▶ Try it: When a line of the entries below contains "keyCode", it counts once; state how many such lines there are and nothing else.

▶ Material provided:
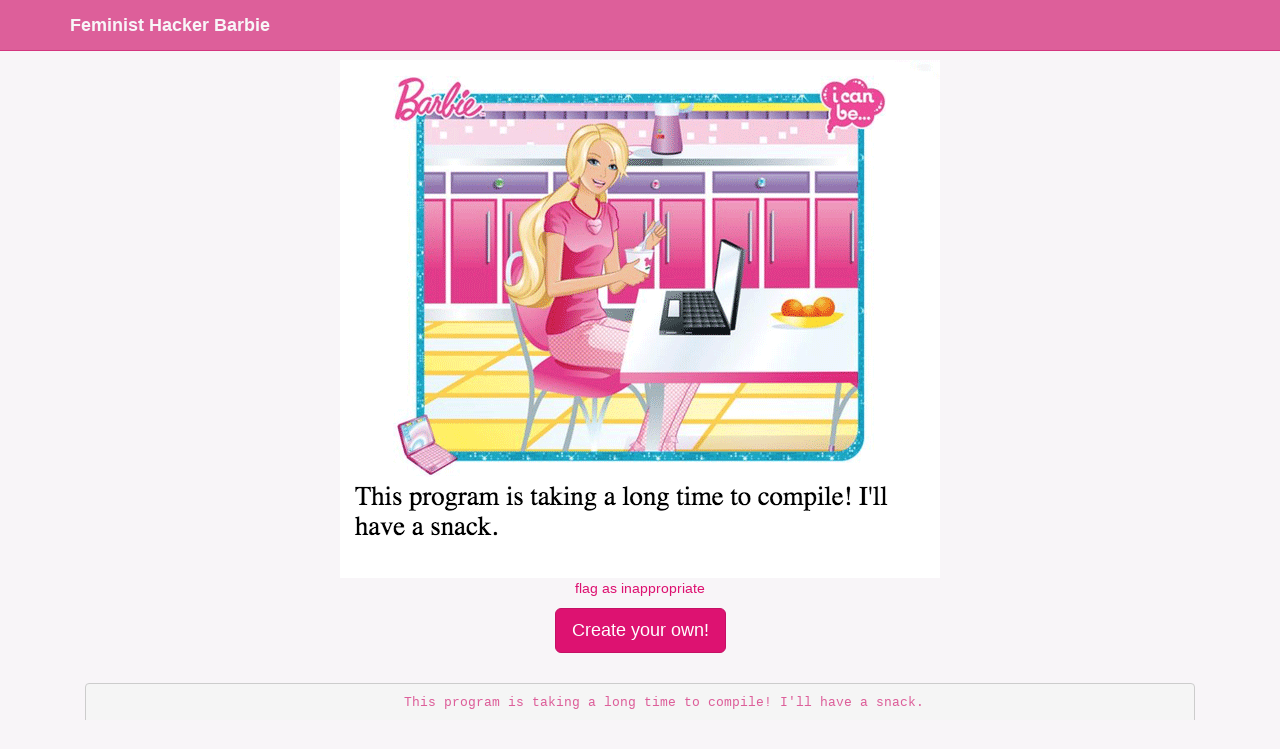

--- FILE ---
content_type: text/html; charset=utf-8
request_url: http://computer-engineer-barbie.herokuapp.com/view/66
body_size: 3232
content:

<!DOCTYPE html>
<html>
<head>
  <title>Feminist Hacker Barbie #66</title>
  <link rel="icon" 
        type="image/png" 
        href="/static/img/barbie.favicon">

    <link rel="stylesheet" href="/static/css/bootstrap-theme.css" type="text/css" />
    <script src="/static/js/jquery-1.11.1.min.js"></script>
    <script src="/static/js/bootstrap.min.js"></script>

<script>
  (function(i,s,o,g,r,a,m){i['GoogleAnalyticsObject']=r;i[r]=i[r]||function(){
  (i[r].q=i[r].q||[]).push(arguments)},i[r].l=1*new Date();a=s.createElement(o),
  m=s.getElementsByTagName(o)[0];a.async=1;a.src=g;m.parentNode.insertBefore(a,m)
  })(window,document,'script','//www.google-analytics.com/analytics.js','ga');

  ga('create', 'UA-56891376-1', 'auto');
  ga('send', 'pageview');

</script>



<meta property="og:title" content="Feminist Hacker Barbie #66" />
<meta property="og:description" content="This program is taking a long time to compile! I&#x27;ll have a snack." /> 
<meta property="og:image" content="https://i.imgur.com/YL9NmBq.png" /> 

<style type="text/css">
  .barbiethumb {
    max-height: 200px;
    max-width: 200px;
    border: 2px solid #eee;
  }

  #transcription {
    margin-top: 30px;
  }
</style>



<script type="text/javascript">


  function flag(){
    var r = confirm("Are you sure you want to flag #66 as inappropriate?");
    if (r == true) {
      $.post('/flag', 
        {
          adaptation_id: 66,
          csrfmiddlewaretoken: 'ICXu3EcukgVRA6JpPq0DPfmmX4TTdvCS13mnEwzjedRJ4VGaNGwx44REFCPLZ6mn',         
        },
        function(){
          window.location = "/view/59";
        });
    }
  }


$(document).ready(function(){
    $("body").keydown(function(e){
        // left arrow
        if ((e.keyCode || e.which) == 37) {   
            window.location = "/view/59";
        }
        // right arrow
        if ((e.keyCode || e.which) == 39) {
            window.location = "/view/67";
        }

        
    });
});
</script>




</head>

<body style="margin-top: 60px;">
  <div class="navbar navbar-inverse navbar-fixed-top">
    <div class="container">
      <div class="navbar-header">
        <button type="button" class="navbar-toggle" data-toggle="collapse" data-target=".navbar-collapse">
          <span class="icon-bar"></span>
          <span class="icon-bar"></span>
          <span class="icon-bar"></span>
        </button>
        <a class="navbar-brand" href="/"><b>Feminist Hacker Barbie</b></a>
      </div>
      <div class="navbar-collapse collapse">
        <ul class="nav navbar-nav">
          <!--<li class=""><a href="/">Latest</a></li>-->
        </ul>
      </div>
    </div>
  </div>

<div class="container">

    

<div class="col-lg-12 text-center">
  <img src="https://i.imgur.com/YL9NmBq.png" alt="This program is taking a long time to compile! I&#x27;ll have a snack."
   title="This program is taking a long time to compile! I&#x27;ll have a snack." />

    <p>
      <a href="#" onclick="flag()">flag as inappropriate</a>
    </p>

  <a href="/new" class="btn btn-primary btn-lg">Create your own!</a>


  

    <pre id="transcription">
      This program is taking a long time to compile! I&#x27;ll have a snack.
    </pre>

</div>




</div>

</body>
</html>



--- FILE ---
content_type: text/plain
request_url: https://www.google-analytics.com/j/collect?v=1&_v=j102&a=2107671379&t=pageview&_s=1&dl=http%3A%2F%2Fcomputer-engineer-barbie.herokuapp.com%2Fview%2F66&ul=en-us%40posix&dt=Feminist%20Hacker%20Barbie%20%2366&sr=1280x720&vp=1280x720&_u=IEBAAEABAAAAACAAI~&jid=639800591&gjid=1355400982&cid=167664342.1769060713&tid=UA-56891376-1&_gid=1582775777.1769060713&_r=1&_slc=1&z=1990142571
body_size: -292
content:
2,cG-9HTRZN51N5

▶ Solution to this task: 2